Required task: Reproduce each line exactly.

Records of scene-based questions
:::::

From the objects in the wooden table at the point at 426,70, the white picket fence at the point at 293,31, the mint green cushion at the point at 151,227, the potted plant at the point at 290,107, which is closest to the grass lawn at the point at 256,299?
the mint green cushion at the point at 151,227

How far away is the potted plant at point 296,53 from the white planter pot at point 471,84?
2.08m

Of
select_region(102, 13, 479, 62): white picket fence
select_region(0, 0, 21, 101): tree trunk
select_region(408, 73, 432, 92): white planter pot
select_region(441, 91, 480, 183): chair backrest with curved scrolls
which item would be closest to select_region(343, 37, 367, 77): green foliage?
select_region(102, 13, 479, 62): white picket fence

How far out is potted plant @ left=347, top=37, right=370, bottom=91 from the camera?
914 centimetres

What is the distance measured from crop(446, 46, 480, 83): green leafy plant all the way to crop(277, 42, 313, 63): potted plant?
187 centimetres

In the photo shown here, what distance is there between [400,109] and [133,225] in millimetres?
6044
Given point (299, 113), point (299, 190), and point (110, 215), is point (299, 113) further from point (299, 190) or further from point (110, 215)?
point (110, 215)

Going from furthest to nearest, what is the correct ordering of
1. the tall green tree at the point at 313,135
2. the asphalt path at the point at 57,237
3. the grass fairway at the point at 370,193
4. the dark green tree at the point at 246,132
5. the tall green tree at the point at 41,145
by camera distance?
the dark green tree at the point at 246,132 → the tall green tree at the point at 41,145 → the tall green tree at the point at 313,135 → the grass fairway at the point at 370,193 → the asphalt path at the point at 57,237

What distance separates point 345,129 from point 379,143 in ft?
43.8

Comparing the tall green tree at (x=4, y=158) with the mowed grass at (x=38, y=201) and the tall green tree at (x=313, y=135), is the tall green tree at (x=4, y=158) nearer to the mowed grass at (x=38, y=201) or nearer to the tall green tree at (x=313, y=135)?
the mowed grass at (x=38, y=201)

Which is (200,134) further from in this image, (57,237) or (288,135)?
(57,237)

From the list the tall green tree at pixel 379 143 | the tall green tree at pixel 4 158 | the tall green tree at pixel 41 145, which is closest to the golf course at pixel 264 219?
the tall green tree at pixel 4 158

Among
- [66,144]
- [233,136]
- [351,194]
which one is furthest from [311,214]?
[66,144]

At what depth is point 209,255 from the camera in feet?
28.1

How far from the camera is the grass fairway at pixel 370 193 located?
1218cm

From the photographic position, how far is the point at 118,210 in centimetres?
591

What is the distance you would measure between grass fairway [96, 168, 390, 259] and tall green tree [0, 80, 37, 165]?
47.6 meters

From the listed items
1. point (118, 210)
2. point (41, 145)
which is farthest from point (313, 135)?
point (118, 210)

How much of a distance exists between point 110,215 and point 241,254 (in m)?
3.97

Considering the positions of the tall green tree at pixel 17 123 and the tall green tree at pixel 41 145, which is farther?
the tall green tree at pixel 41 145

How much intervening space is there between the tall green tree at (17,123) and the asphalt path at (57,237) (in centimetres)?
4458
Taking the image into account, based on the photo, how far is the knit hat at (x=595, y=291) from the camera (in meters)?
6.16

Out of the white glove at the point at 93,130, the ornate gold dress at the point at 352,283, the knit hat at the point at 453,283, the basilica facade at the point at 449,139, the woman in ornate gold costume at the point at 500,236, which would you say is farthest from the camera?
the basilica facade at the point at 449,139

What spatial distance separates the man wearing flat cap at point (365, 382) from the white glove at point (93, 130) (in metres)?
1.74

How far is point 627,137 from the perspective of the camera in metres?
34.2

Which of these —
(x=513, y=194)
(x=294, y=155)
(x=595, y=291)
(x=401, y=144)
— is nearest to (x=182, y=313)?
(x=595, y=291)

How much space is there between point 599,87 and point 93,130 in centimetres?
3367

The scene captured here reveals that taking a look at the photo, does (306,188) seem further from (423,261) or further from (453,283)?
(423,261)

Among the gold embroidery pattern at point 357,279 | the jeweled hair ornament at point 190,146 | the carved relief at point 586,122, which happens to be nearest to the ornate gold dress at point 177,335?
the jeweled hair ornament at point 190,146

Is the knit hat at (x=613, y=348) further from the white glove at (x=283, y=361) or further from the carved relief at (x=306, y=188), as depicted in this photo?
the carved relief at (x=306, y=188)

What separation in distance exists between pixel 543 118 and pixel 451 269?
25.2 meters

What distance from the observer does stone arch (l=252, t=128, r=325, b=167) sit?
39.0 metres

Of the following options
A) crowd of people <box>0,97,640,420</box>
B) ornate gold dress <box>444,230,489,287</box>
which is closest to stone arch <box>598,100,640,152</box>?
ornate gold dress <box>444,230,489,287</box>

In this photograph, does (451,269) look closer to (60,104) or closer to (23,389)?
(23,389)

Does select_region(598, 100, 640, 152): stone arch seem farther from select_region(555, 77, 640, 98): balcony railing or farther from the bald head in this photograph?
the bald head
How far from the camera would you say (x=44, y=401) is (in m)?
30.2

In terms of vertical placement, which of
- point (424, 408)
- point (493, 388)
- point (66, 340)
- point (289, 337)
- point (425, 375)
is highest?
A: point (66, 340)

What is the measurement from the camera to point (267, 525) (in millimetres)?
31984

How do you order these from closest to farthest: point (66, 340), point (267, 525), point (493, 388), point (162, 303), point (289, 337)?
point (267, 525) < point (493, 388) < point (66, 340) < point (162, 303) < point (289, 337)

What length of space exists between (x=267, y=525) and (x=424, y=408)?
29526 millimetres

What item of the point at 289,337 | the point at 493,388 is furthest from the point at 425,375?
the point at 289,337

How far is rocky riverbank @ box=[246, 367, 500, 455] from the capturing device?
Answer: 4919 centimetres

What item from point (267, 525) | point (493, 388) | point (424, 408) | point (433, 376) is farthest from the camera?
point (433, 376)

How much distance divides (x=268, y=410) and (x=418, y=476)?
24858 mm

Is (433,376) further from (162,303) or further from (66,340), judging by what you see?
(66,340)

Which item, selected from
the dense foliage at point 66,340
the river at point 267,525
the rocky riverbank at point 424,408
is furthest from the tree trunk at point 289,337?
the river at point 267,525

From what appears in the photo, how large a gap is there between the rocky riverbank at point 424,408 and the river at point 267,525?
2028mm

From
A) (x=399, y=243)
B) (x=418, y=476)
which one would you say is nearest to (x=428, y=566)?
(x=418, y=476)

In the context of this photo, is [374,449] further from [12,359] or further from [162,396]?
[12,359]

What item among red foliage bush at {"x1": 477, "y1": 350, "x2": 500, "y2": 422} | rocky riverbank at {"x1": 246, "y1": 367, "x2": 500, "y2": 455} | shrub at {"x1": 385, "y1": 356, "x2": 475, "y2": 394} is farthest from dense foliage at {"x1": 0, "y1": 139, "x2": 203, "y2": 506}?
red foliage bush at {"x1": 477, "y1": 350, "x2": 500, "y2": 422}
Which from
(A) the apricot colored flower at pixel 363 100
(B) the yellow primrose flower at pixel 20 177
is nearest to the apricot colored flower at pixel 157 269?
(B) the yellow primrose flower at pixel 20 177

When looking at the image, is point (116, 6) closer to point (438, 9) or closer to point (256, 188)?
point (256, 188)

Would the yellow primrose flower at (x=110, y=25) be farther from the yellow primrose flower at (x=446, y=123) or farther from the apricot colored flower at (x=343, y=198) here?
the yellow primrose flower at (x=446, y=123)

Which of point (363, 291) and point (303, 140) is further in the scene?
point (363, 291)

:::::

The output:
From the objects in the wooden table at the point at 426,70, the white picket fence at the point at 293,31, the mint green cushion at the point at 151,227, the potted plant at the point at 290,107, which is closest to the grass lawn at the point at 256,299?
the mint green cushion at the point at 151,227

How far away is the potted plant at point 296,53 from the white planter pot at point 471,84?
2.08m

Of
select_region(102, 13, 479, 62): white picket fence
select_region(0, 0, 21, 101): tree trunk
select_region(408, 73, 432, 92): white planter pot
select_region(441, 91, 480, 183): chair backrest with curved scrolls
which item would be closest to select_region(343, 37, 367, 77): green foliage?
select_region(102, 13, 479, 62): white picket fence

How far out is potted plant @ left=347, top=37, right=370, bottom=91 from the camera?
914 centimetres

What is the distance measured from crop(446, 46, 480, 83): green leafy plant all the way to crop(277, 42, 313, 63): potted plant?
187 centimetres

In the photo shown here, what distance is there between [400,109] and [133,225] in millimetres?
6044
Given point (299, 113), point (299, 190), and point (110, 215), is point (299, 113) further from point (299, 190) or further from point (110, 215)?
point (110, 215)

Going from furthest to nearest, what is the correct ordering of
1. the tall green tree at the point at 313,135
2. the asphalt path at the point at 57,237
3. the grass fairway at the point at 370,193
4. the dark green tree at the point at 246,132
5. the tall green tree at the point at 41,145
by camera distance?
the dark green tree at the point at 246,132 → the tall green tree at the point at 41,145 → the tall green tree at the point at 313,135 → the grass fairway at the point at 370,193 → the asphalt path at the point at 57,237

What distance separates point 345,129 from point 379,143 in ft?
43.8

Comparing the tall green tree at (x=4, y=158) with the mowed grass at (x=38, y=201) and the tall green tree at (x=313, y=135), is the tall green tree at (x=4, y=158) nearer to the mowed grass at (x=38, y=201) or nearer to the tall green tree at (x=313, y=135)?
the mowed grass at (x=38, y=201)

Which is (200,134) further from in this image, (57,237) or (288,135)?
(57,237)

From the list the tall green tree at pixel 379 143 | the tall green tree at pixel 4 158 | the tall green tree at pixel 41 145, which is closest to the golf course at pixel 264 219?
the tall green tree at pixel 4 158

Among
- [66,144]
- [233,136]
- [351,194]
which one is furthest from [311,214]?
[66,144]

At what depth is point 209,255 from the camera in feet?
28.1

How far from the camera is the grass fairway at pixel 370 193 located?
1218cm

From the photographic position, how far is the point at 118,210 in centimetres?
591

What is the distance you would measure between grass fairway [96, 168, 390, 259] and tall green tree [0, 80, 37, 165]?
47.6 meters

From the listed items
1. point (118, 210)
2. point (41, 145)
which is farthest from point (313, 135)?
point (118, 210)

How much of a distance exists between point 110,215 and point 241,254 (in m)?
3.97

Considering the positions of the tall green tree at pixel 17 123 and the tall green tree at pixel 41 145, which is farther?
the tall green tree at pixel 41 145

How much intervening space is there between the tall green tree at (17,123) and the asphalt path at (57,237) (in centimetres)?
4458
Taking the image into account, based on the photo, how far is the knit hat at (x=595, y=291) from the camera (in meters)?
6.16

Out of the white glove at the point at 93,130, the ornate gold dress at the point at 352,283, the knit hat at the point at 453,283, the basilica facade at the point at 449,139, the woman in ornate gold costume at the point at 500,236, which would you say is farthest from the camera?
the basilica facade at the point at 449,139

What spatial distance separates the man wearing flat cap at point (365, 382) from the white glove at point (93, 130) (in metres)?
1.74

How far is point 627,137 from the perspective of the camera in metres?
34.2

Which of these —
(x=513, y=194)
(x=294, y=155)
(x=595, y=291)
(x=401, y=144)
— is nearest to (x=182, y=313)?
(x=595, y=291)

How much space is there between point 599,87 and point 93,130 in centimetres?
3367

The scene captured here reveals that taking a look at the photo, does (306,188) seem further from (423,261) or further from (453,283)?
(423,261)

Among the gold embroidery pattern at point 357,279 | the jeweled hair ornament at point 190,146 | the carved relief at point 586,122, which happens to be nearest to the ornate gold dress at point 177,335?
the jeweled hair ornament at point 190,146

Is the knit hat at (x=613, y=348) further from the white glove at (x=283, y=361) or further from the carved relief at (x=306, y=188), as depicted in this photo?
the carved relief at (x=306, y=188)

What separation in distance exists between pixel 543 118 and pixel 451 269?
25.2 meters

What distance from the observer does stone arch (l=252, t=128, r=325, b=167) sit?
39.0 metres

Of the following options
A) crowd of people <box>0,97,640,420</box>
B) ornate gold dress <box>444,230,489,287</box>
which is closest to stone arch <box>598,100,640,152</box>?
ornate gold dress <box>444,230,489,287</box>

In this photograph, does (451,269) look closer to (60,104) or closer to (23,389)?
(23,389)

Does select_region(598, 100, 640, 152): stone arch seem farther from select_region(555, 77, 640, 98): balcony railing or farther from the bald head in this photograph?
the bald head
How far from the camera would you say (x=44, y=401) is (in m)?
30.2

In terms of vertical placement, which of
- point (424, 408)
- point (493, 388)
- point (66, 340)
- point (289, 337)
- point (425, 375)
is highest?
A: point (66, 340)

What is the measurement from the camera to point (267, 525) (in millimetres)?
31984

How do you order these from closest to farthest: point (66, 340), point (267, 525), point (493, 388), point (162, 303), point (289, 337)?
point (267, 525) < point (493, 388) < point (66, 340) < point (162, 303) < point (289, 337)

What length of space exists between (x=267, y=525) and (x=424, y=408)?
29526 millimetres

What item of the point at 289,337 | the point at 493,388 is furthest from the point at 425,375?
the point at 289,337

How far is rocky riverbank @ box=[246, 367, 500, 455] from the capturing device?
Answer: 4919 centimetres

What item from point (267, 525) | point (493, 388) | point (424, 408) | point (433, 376) is farthest from the camera?
point (433, 376)

How much distance divides (x=268, y=410) and (x=418, y=476)?
24858 mm

Is (433,376) further from (162,303) or further from (66,340), judging by what you see?
(66,340)

Which item, selected from
the dense foliage at point 66,340
the river at point 267,525
the rocky riverbank at point 424,408
is furthest from the tree trunk at point 289,337?
the river at point 267,525

From what appears in the photo, how large a gap is there between the rocky riverbank at point 424,408 and the river at point 267,525?
2028mm

From
A) (x=399, y=243)
B) (x=418, y=476)
which one would you say is nearest to (x=428, y=566)?
(x=418, y=476)

In the context of this photo, is [374,449] further from [12,359] or further from [162,396]?
[12,359]

What item among red foliage bush at {"x1": 477, "y1": 350, "x2": 500, "y2": 422} | rocky riverbank at {"x1": 246, "y1": 367, "x2": 500, "y2": 455} | shrub at {"x1": 385, "y1": 356, "x2": 475, "y2": 394} is farthest from dense foliage at {"x1": 0, "y1": 139, "x2": 203, "y2": 506}?
red foliage bush at {"x1": 477, "y1": 350, "x2": 500, "y2": 422}
Which from
(A) the apricot colored flower at pixel 363 100
(B) the yellow primrose flower at pixel 20 177
is nearest to the apricot colored flower at pixel 157 269?
(B) the yellow primrose flower at pixel 20 177

When looking at the image, is point (116, 6) closer to point (438, 9) or closer to point (256, 188)?
point (256, 188)

Would the yellow primrose flower at (x=110, y=25) be farther from the yellow primrose flower at (x=446, y=123) or farther from the apricot colored flower at (x=343, y=198) here?
the yellow primrose flower at (x=446, y=123)

Which of point (363, 291) and point (303, 140) is further in the scene?
point (363, 291)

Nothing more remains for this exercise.